Pembelajaran berbasis proyek dapat membuat teknologi memiliki konteks nyata. Siswa tidak hanya mengetahui teknologi, tetapi juga memahami alasan dan tujuan penggunaannya.

FAQ Merdeka Belajar Abad 21 dan AI

Apa yang dimaksud Merdeka Belajar Abad 21?

Merdeka Belajar Abad 21 merupakan pendekatan pendidikan yang mendorong siswa mengembangkan kemampuan berpikir kritis, kreatif, kolaboratif, komunikatif, dan adaptif terhadap perubahan zaman.

Apakah siswa harus belajar AI sejak dini?

Siswa perlu mengenal teknologi sesuai usia dan kesiapan mereka. Pemerintah juga telah mengatur pemanfaatan teknologi digital dan AI dalam pendidikan dengan mempertimbangkan perkembangan serta perlindungan anak. (Kementerian Komunikasi dan Digital)

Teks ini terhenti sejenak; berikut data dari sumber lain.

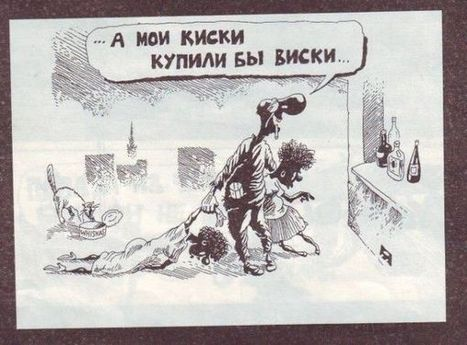 What Color are People? Black as Neutral in Russian Comics » Sociological Images via @socreview | Identity (Self-in-world) | Scoop.it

Apakah AI dapat menggantikan Pendidik?

AI dapat membantu proses pembelajaran, tetapi pendidik tetap memiliki peran penting dalam membimbing, memberikan konteks, membangun karakter, dan mengembangkan kemampuan sosial siswa.

Mengapa siswa perlu belajar Koding dan AI?

Koding dan AI dapat melatih kemampuan berpikir komputasional, pemecahan masalah, kreativitas, serta literasi teknologi yang semakin dibutuhkan pada masa depan. (Direktorat SMK)

Kesimpulan: Merdeka Belajar Harus Melahirkan Pencipta

Key takeaway: Merdeka Belajar Abad 21 tidak cukup menghasilkan siswa yang mampu memakai teknologi. Pendidikan perlu menghasilkan generasi yang mampu memahami teknologi, berpikir kritis, menciptakan solusi, dan menggunakan AI dengan etika serta tanggung jawab.

Dayah Athiyah dapat menjadi salah satu pilihan bagi orang tua yang ingin memberikan pendidikan yang menggabungkan Al-Qur’an, akademik, karakter, dan kesiapan menghadapi tantangan masa depan. Orang tua dapat membaca artikel pendidikan lainnya di website Dayah Athiyah atau menghubungi WhatsApp resmi yang tersedia pada halaman kontak untuk mendapatkan informasi tentang program pendidikan yang tersedia. (Dayah Athiyah)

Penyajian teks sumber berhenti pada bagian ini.